Records from a data source:
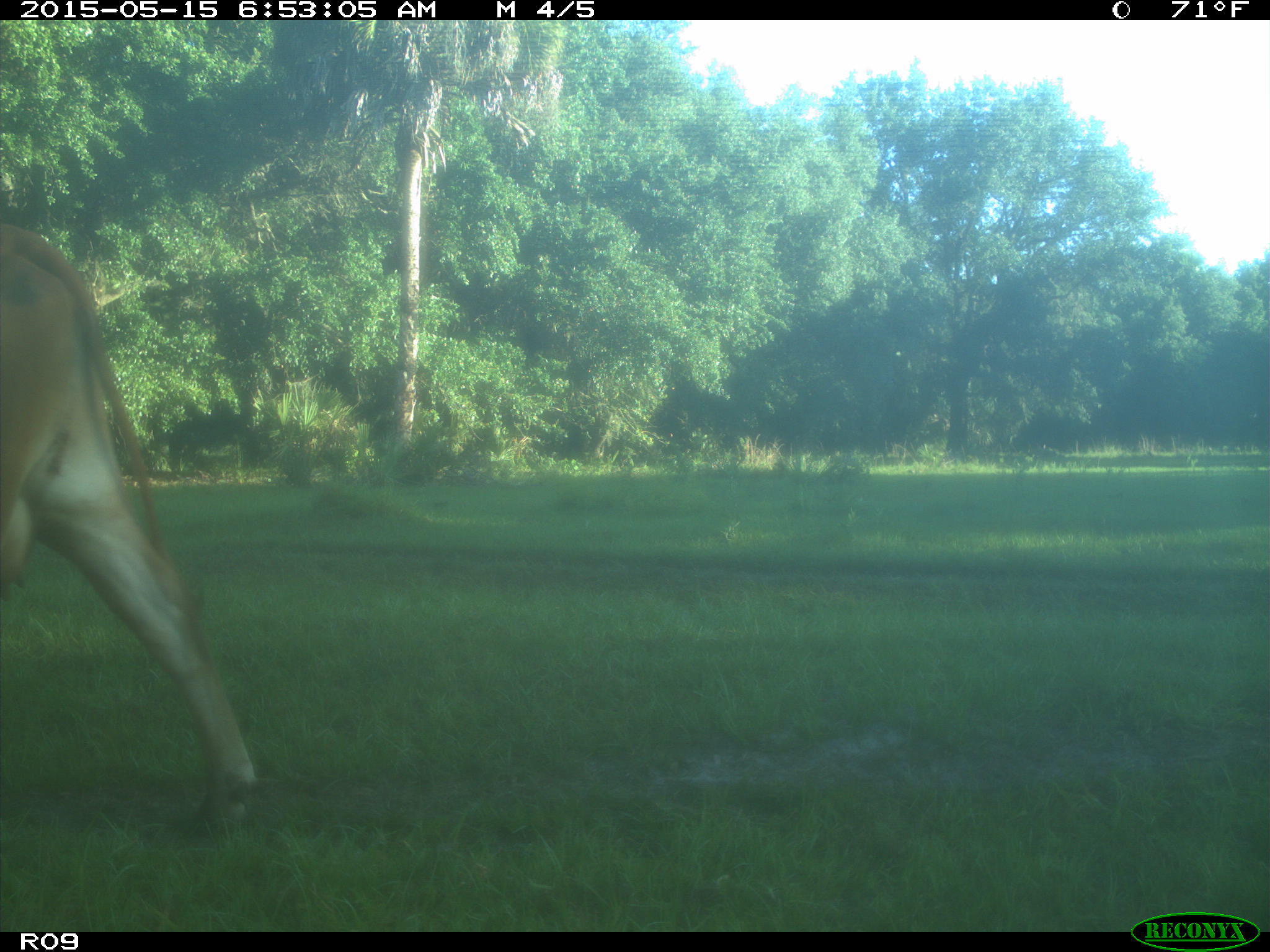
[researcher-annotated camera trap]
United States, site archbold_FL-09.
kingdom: Animalia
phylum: Chordata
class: Mammalia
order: Artiodactyla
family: Bovidae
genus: Bos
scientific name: Bos taurus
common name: domestic cow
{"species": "Bos taurus (domestic cow)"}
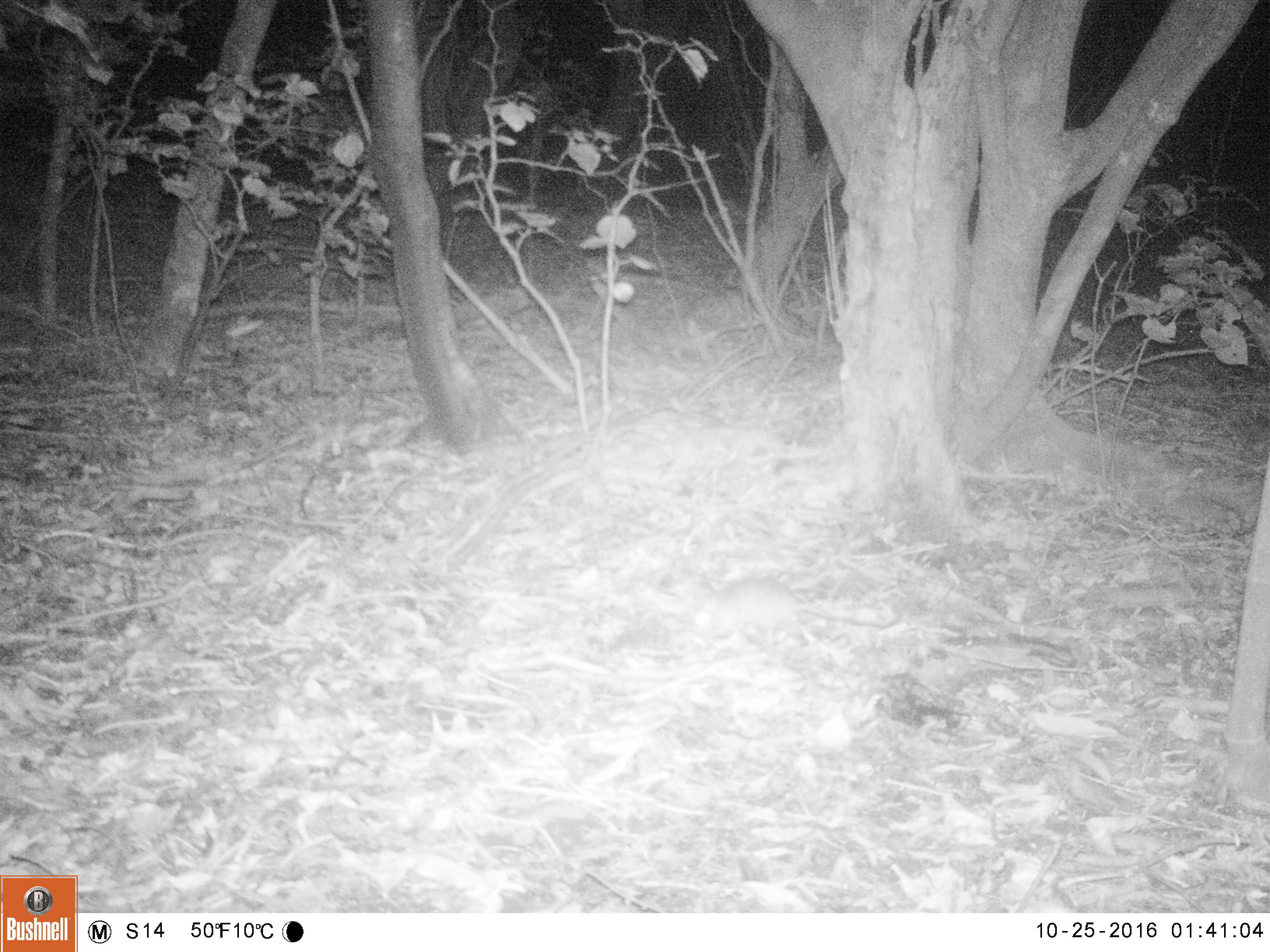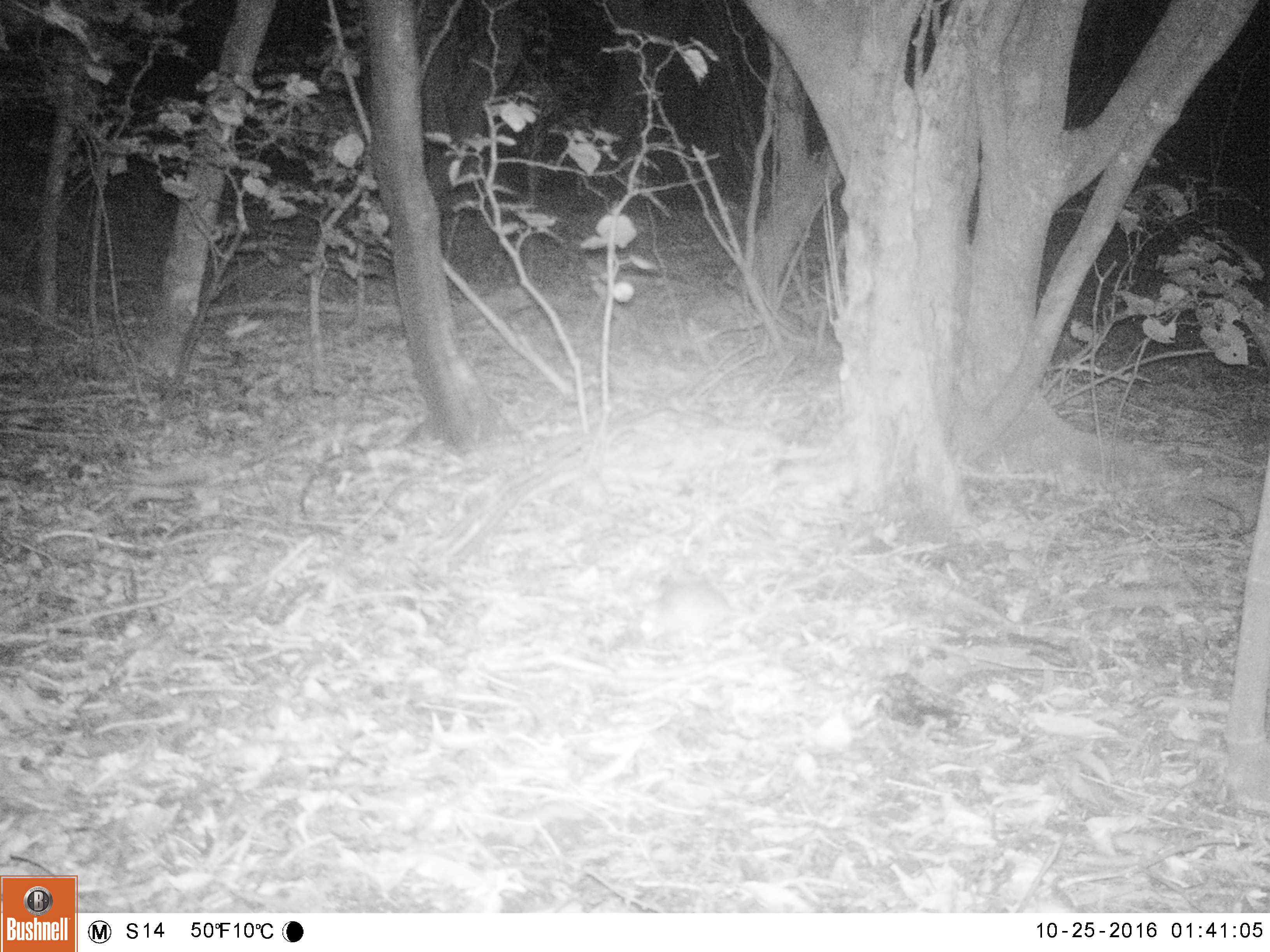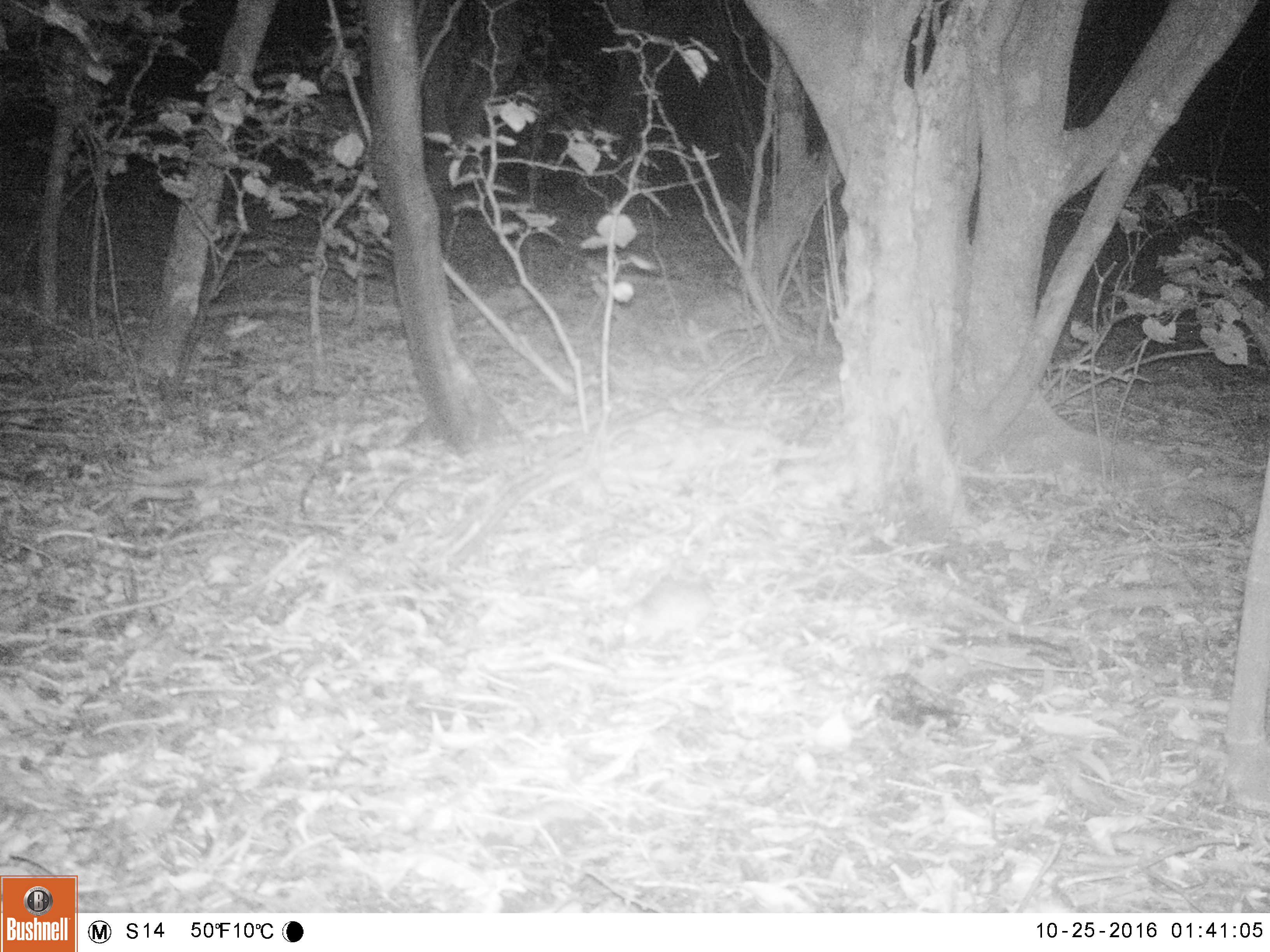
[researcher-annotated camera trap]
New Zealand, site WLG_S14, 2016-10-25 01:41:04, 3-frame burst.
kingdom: Animalia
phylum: Chordata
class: Mammalia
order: Rodentia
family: Muridae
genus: Rattus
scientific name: Rattus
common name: rat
Rat (Rattus).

Activity
Pictures stay out; the records above are otherwise reproduced exactly.

Task answer
[researcher-annotated camera trap]
United States, site archbold_FL-09.
kingdom: Animalia
phylum: Chordata
class: Mammalia
order: Artiodactyla
family: Bovidae
genus: Bos
scientific name: Bos taurus
common name: domestic cow
{"species": "Bos taurus (domestic cow)"}
[researcher-annotated camera trap]
New Zealand, site WLG_S14, 2016-10-25 01:41:04, 3-frame burst.
kingdom: Animalia
phylum: Chordata
class: Mammalia
order: Rodentia
family: Muridae
genus: Rattus
scientific name: Rattus
common name: rat
Rat (Rattus).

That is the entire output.